A Better Rain Radar
Technologies: REST API, AJAX, JSON, Javascript, CSS, HTML
A little while ago I wrote about the awful new Met Éireann website and the utterly useless new rain radar it displays.
I was bothered by this and wanted something I could actually use, so I worked out how Met Éireann's rain radar API is set up so I could gain access to its rain maps.
Once this was done I designed a simple page with a few DIVs to hold the map, the rain radar images and the time the images were recorded and then coded some Javascript to read from Met Éireann's API and pull the images into the page.
The Javascript creates a new DIV element for each time-slice provided by the API and within that elements are created to hold the individual rain radar images - 12 for each time-slice - and their placement is defined by the CSS which I added to the page.
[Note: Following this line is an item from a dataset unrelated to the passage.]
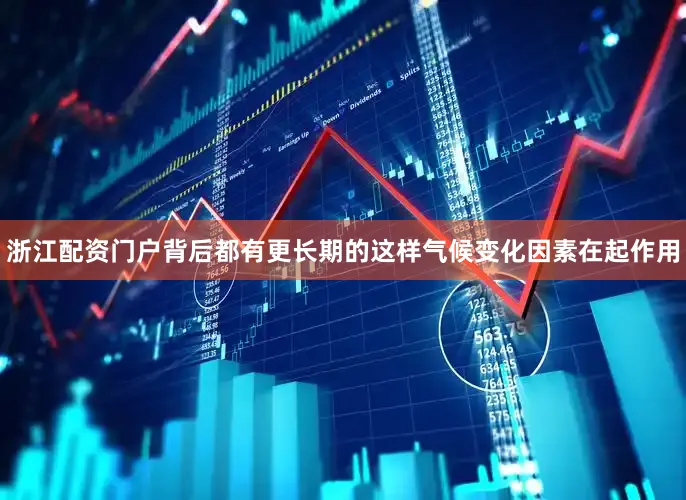 浙江配资门户背后都有更长期的这样气候变化因素在起作用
I then coded some event listeners which would work out the position of the cursor over the map and dynamically hide or show images as the cursor moved.
Once the page is loaded you just move your cursor left and right over the map and you can instantly see how much rain there is and which way it is moving.
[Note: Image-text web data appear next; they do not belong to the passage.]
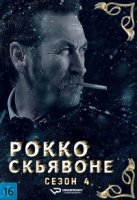 Рокко Скьявоне/Rocco Schiavone 4 сезон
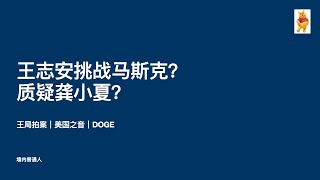 王志安挑战马斯克？质疑龚小夏？｜王局拍案｜美国之音｜DOGE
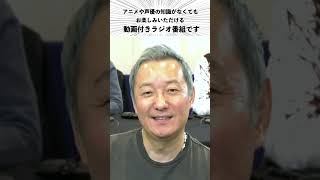 公共性が低く聴く人を選ぶ番組の2023年4月10日分がどんな内容か端的にお知らせ／小野坂昌也、置鮎龍太郎、神谷浩史がお送りする「おしゃ５」（Vol.704）#Shorts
The result of this is a better rain radar which loads in a tiny fraction of the time taken by the awful Met Éireann website and will allow you to gauge, within seconds, how long it will be before you can expect the rain to arrive in your area.
In order to make this work on mobile I added a small amount of CSS to shrink the map to an appropriate size to fit the screen.
Unfortunately it seems Safari doesn't support CSS transforms so it will not work on your iPhone.
I have tested it on an Android phone running Firefox for Android and it works perfectly.
I might come back to this in the future and build a new version which uses CANVAS or SVG so that it runs everywhere on everything but for now it suits my needs.